Why can’t I be happy AND right?
…… as demand goes down down down! LOLZ
“He also lost his own palatial home in the development in 2009. The bank initially listed the unfinished home for $1.5 million, but in 2010 Myers bought it back for $650,000….“Home sites … currently valued in the $200,000 range”
“‘This is going to be a test for the market,’ Jarrette said.”
The market has already been tested. Myers bought his own palace back from the bank for $50/ft2, elevator and all.
The boomers I know who are considering retirement are not planning on a 10,000 ft2 palace in the boonies. They are downsizing and trying to figure out how to get out of debt before they die on the job.
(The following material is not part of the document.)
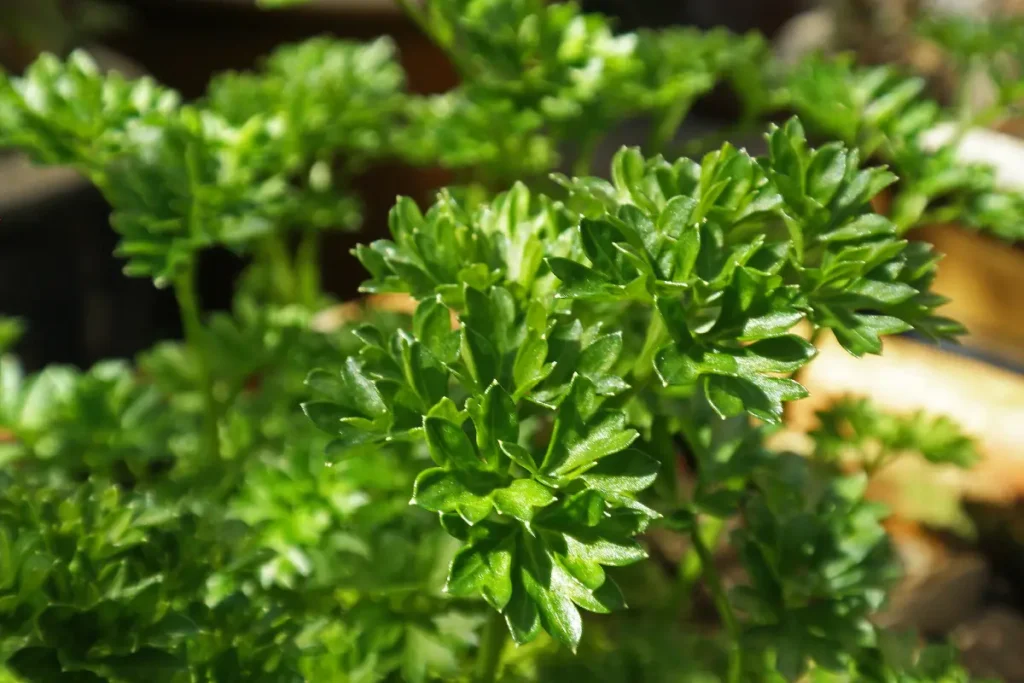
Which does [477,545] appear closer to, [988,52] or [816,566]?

“They are downsizing and trying to figure out how to get out of debt before they die on the job.”
LMAO….. so true.
That’s why we paid cash for our home and remodel. No debt for us aging Baby Boomers is the way to go.
65 (which I’m not) was the free & clear target age.
And you got ripped off.
What’s it feel like?
HA
Two paths. One paying $2,500/mo in rent(post home sale).
The other path, buying a modest one-story at a 45% haircut from the peak of HB 1.0. Sensible solution for our situation.
Nuff said.
Our buyer broker did a fabulous job. Locked us into the deal, and then went to work for us. Great guy. Even came over to help us and he removed all our trash for us. A mensch.
I had a realtor once actually buy me a Christmas tree! Having them take out the trash sounds better though.
“Locked us into the deal”
LOLZ
Yeah…. you’re locked in alright.
How much do you have in the dump?
Blue,
He came over with a saw, and took off all the wall of mirrors in the bathrooms. He helped us pull up carpeting, hauled all our trash (as I said), helped me remove bushes, and so on. He was amazing. 6 months after the deal closed, he was still doing things for us. He even went to storage w/ me (my husband got injured) and helped me remove stuff. I mean, when I say “mensch”, I mean it.
And with multiple offers against us, got us a fair deal. He’s not your normal REIC person.
And his son did the demo work for cheap (almost free). Really nice kid w/ movie star looks.
“got us a fair deal.”
You got ripped off. How severe was it?
“attracted 150 people and brought in 14 bids before the home sold for 7 percent above the listing price at $2.9 million”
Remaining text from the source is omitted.